La quota dell’Italia sulla capitalizzazione di Borsa delle grandi società è diminuita in maniera relativamente marcata, passando dal 2,6 al 2,1 per cento, con un calo prossimo al 20 per cento. Si verifica qui un ennesimo caso di “sorpasso spagnolo”, in quanto il Paese iberico sale di quota dall’1,9 al 2,3 per cento, ma gli altri Paesi europei registrano tutti (al marzo 2007, e quindi prima della crisi finanziaria) un aumento o una stabilità di quota.
Per quel che riguarda le imprese italiane incluse nella classifica internazionale, si tratta di una presenza sparuta, e per di più la “pattuglia” delle nostre imprese inserite tra le 500 maggiori per capitalizzazione subisce una forte decurtazione, e non è una consolazione apprendere che almeno in parte tale decurtazione è il risultato di fusioni: le fusioni sono state un fatto caratterizzante di questa stagione del capitalismo, ma gli altri Paesi sono stati in grado non solo di operare fusioni ma anche di far crescere nuove imprese.
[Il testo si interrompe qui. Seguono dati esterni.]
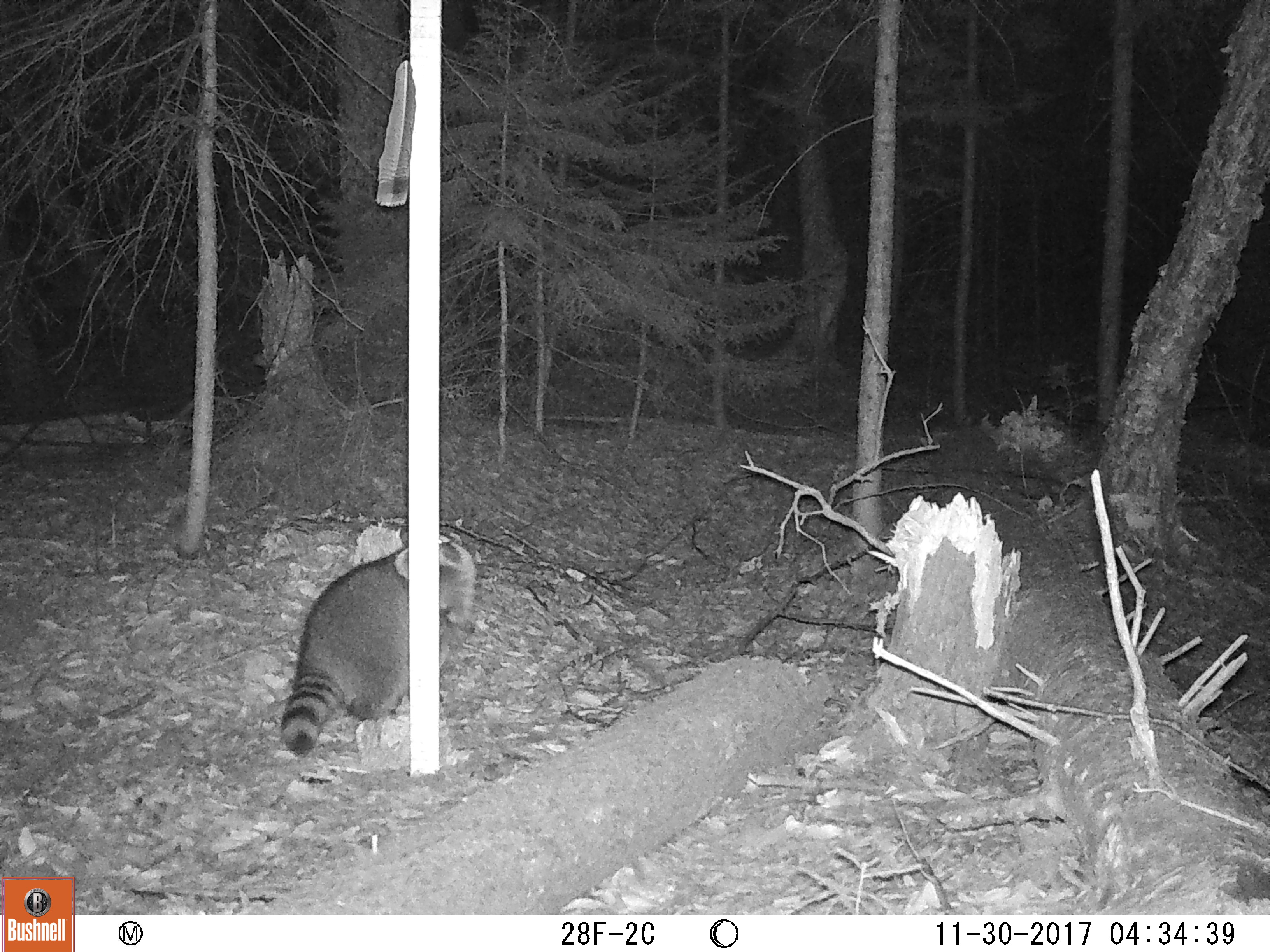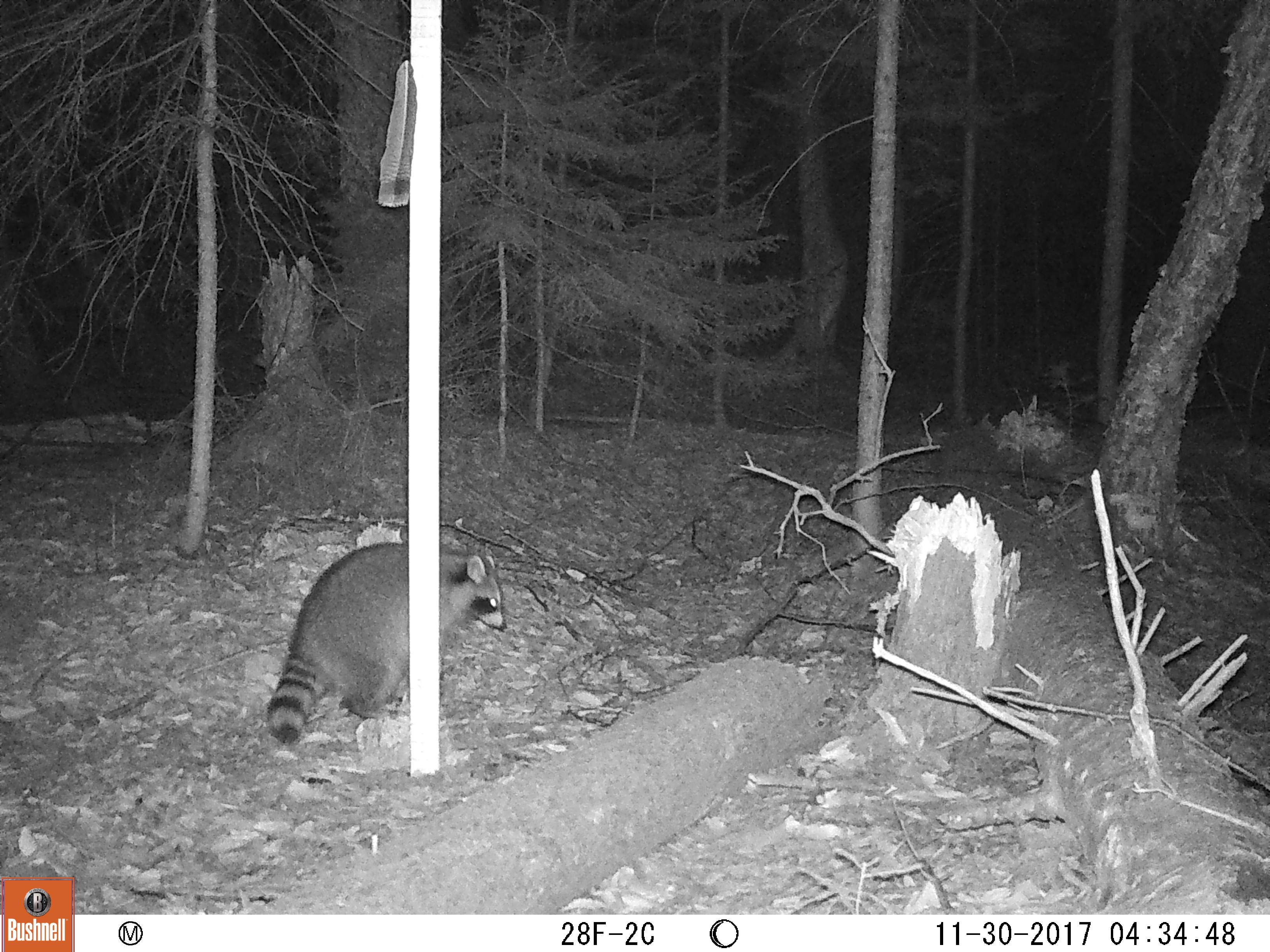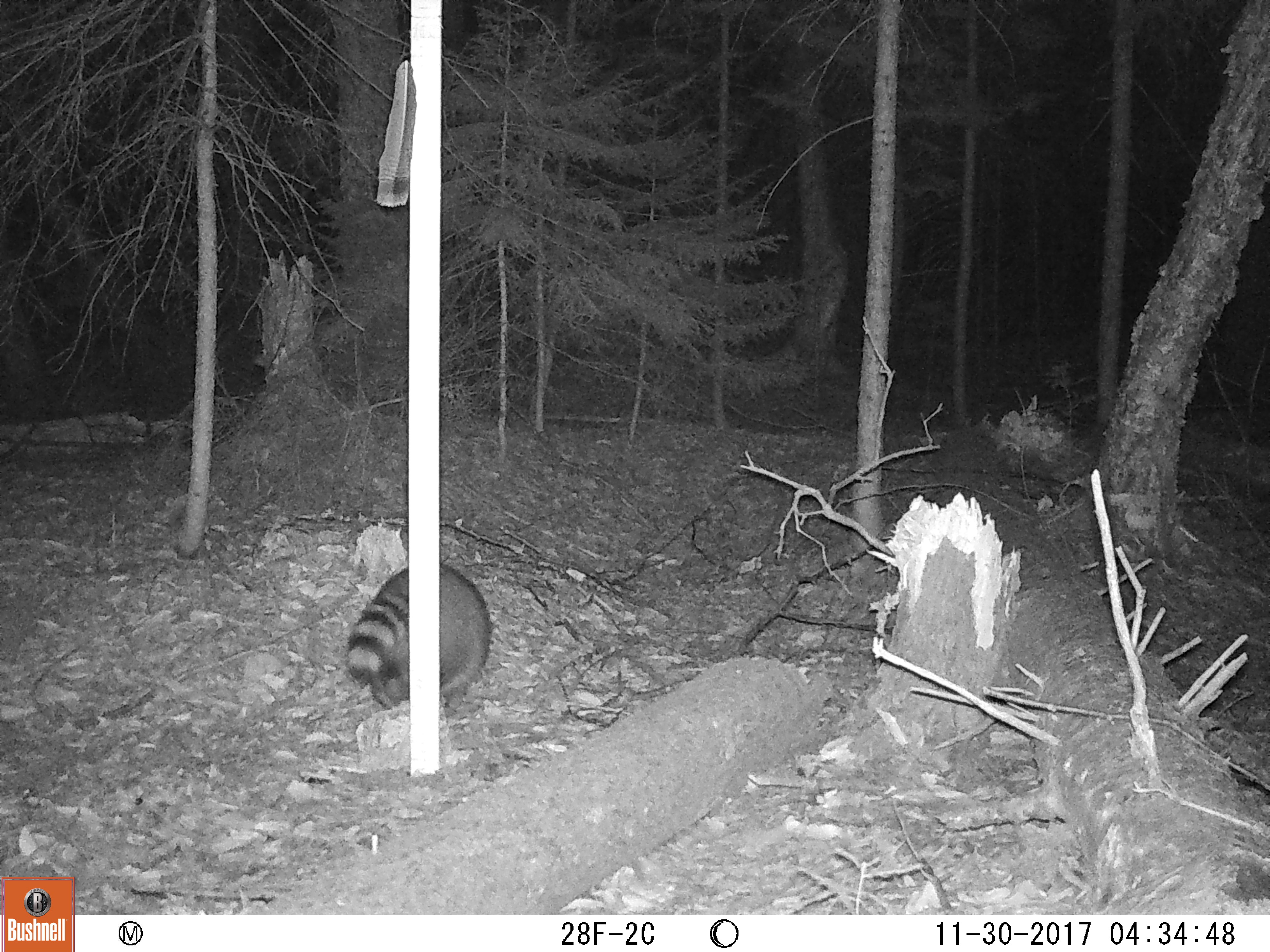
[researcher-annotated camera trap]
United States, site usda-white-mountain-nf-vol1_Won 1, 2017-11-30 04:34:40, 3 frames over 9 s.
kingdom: Animalia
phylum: Chordata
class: Mammalia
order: Carnivora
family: Procyonidae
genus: Procyon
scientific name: Procyon lotor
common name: raccoon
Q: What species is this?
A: Raccoon (Procyon lotor).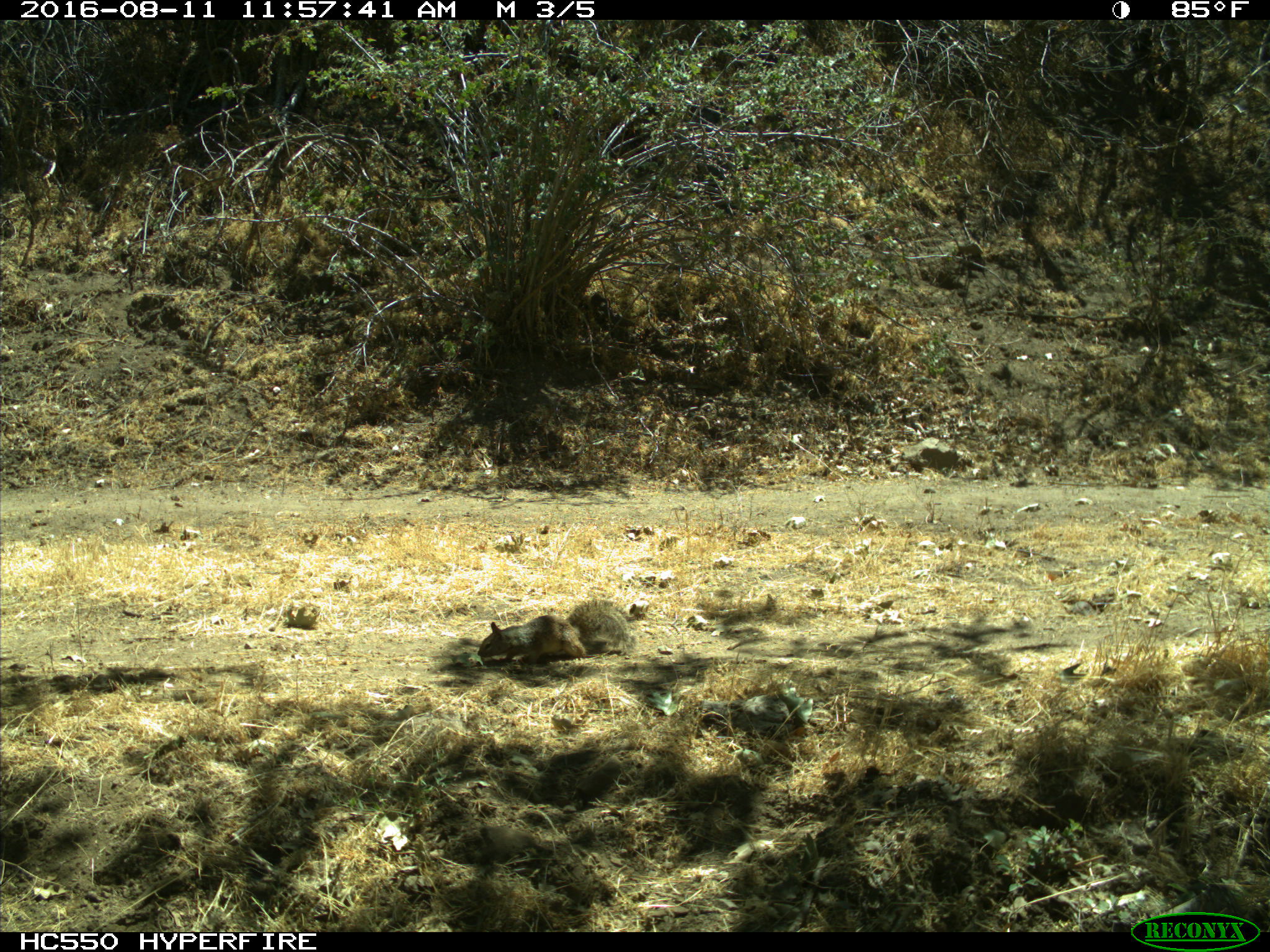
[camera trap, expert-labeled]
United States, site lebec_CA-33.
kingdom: Animalia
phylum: Chordata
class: Mammalia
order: Rodentia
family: Sciuridae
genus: Otospermophilus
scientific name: Otospermophilus beecheyi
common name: california ground squirrel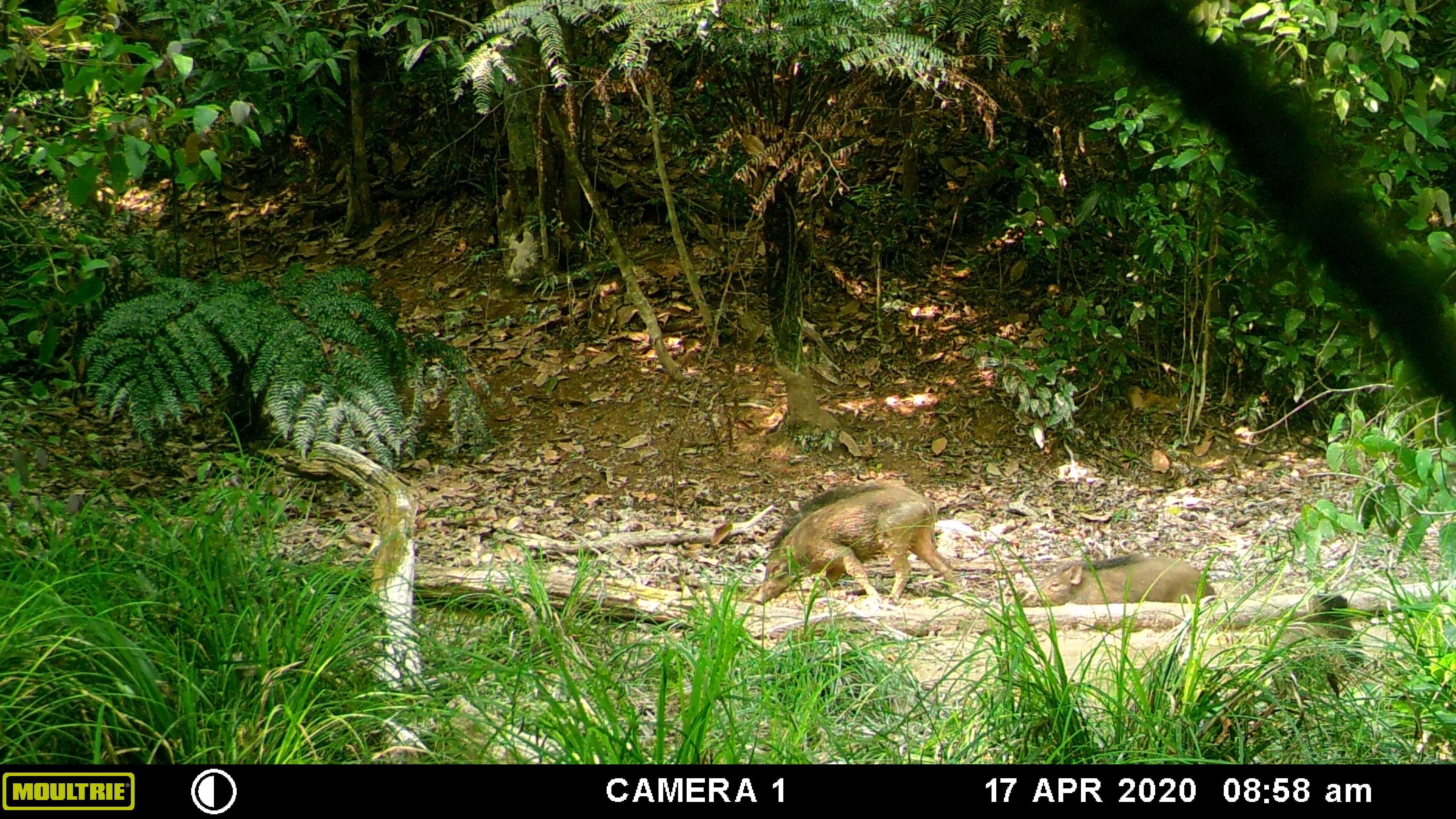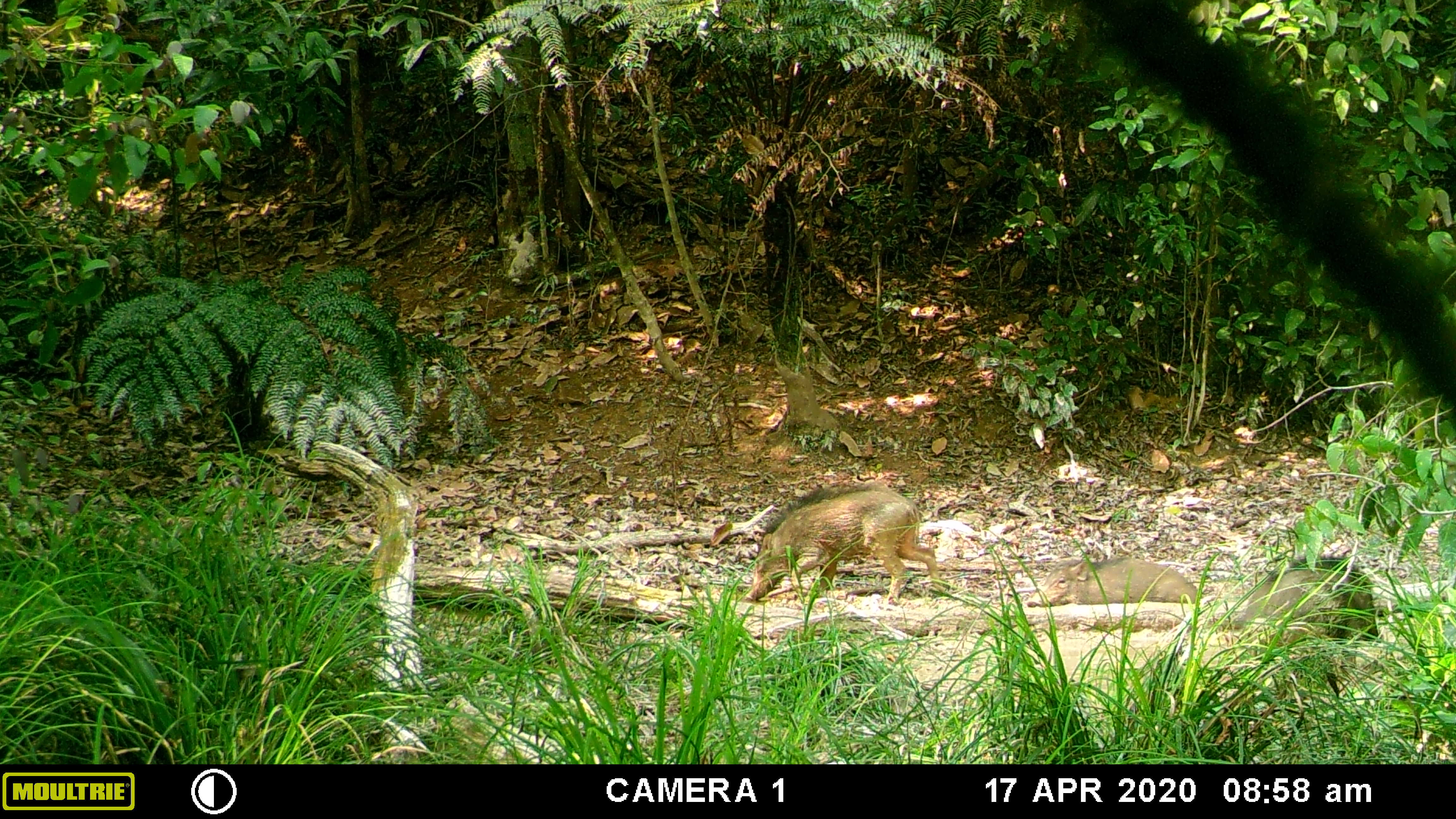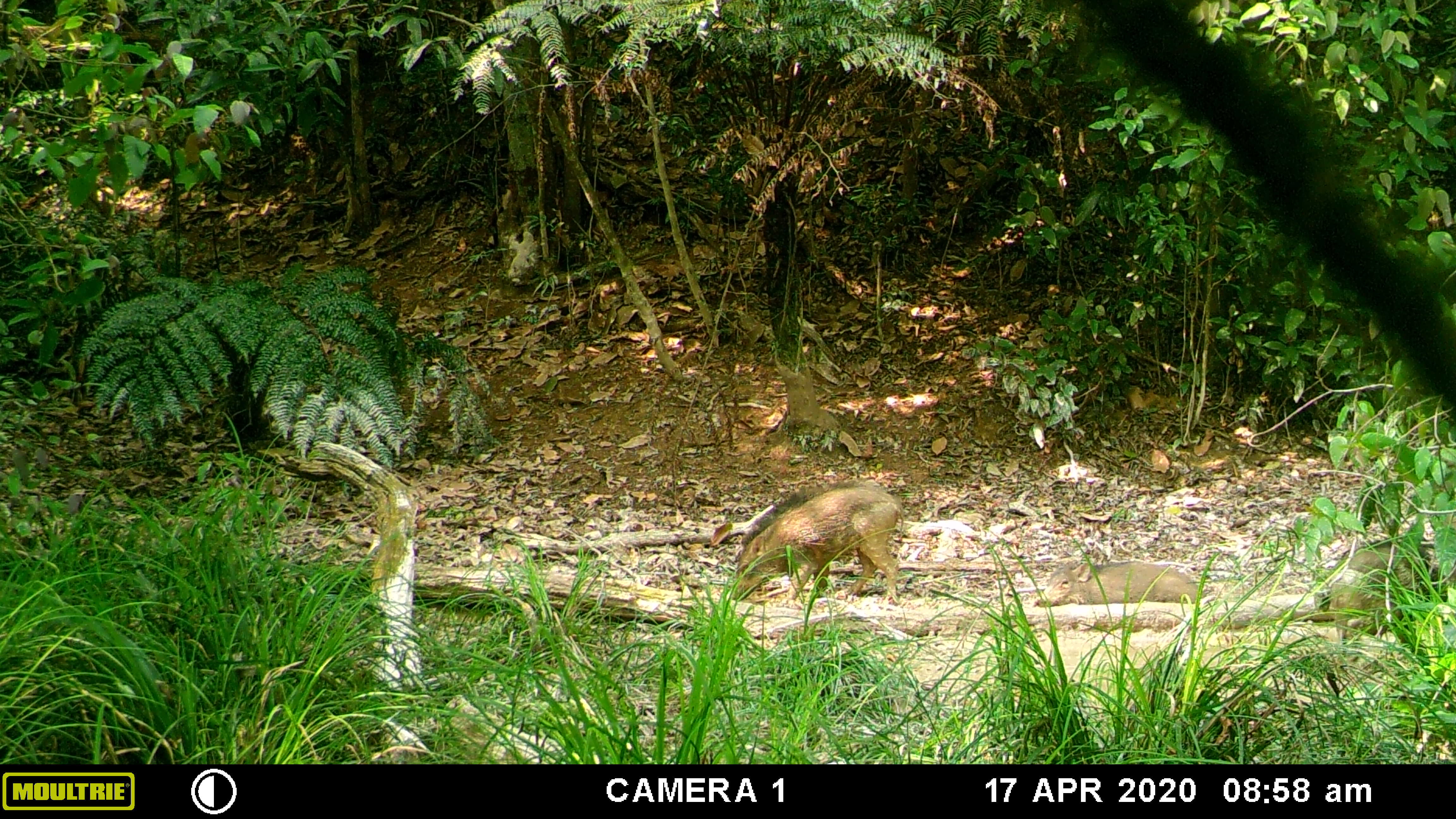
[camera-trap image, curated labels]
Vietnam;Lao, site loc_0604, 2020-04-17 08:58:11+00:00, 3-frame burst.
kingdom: Animalia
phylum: Chordata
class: Mammalia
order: Artiodactyla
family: Suidae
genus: Sus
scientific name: Sus scrofa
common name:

Infine, esaminiamo l’andamento della quota di capitalizzazione di mercato di alcuni importanti Paesi europei nel periodo che va da febbraio 2007 a gennaio 2008: la sola Germania (Paese in cui la capitalizzazione di Borsa è inferiore a quella di molte altre economie moderne, per la forte presenza – come in Italia – di imprese familiari e partecipazioni pubbliche) mantiene all’incirca invariata la propria quota.
L’Italia mostra una tendenza a scivolare che purtroppo è messa in luce da molte altre statistiche. Non ci rimane che sperare che questa lunghissima scivolata abbia fine, piuttosto prima che poi.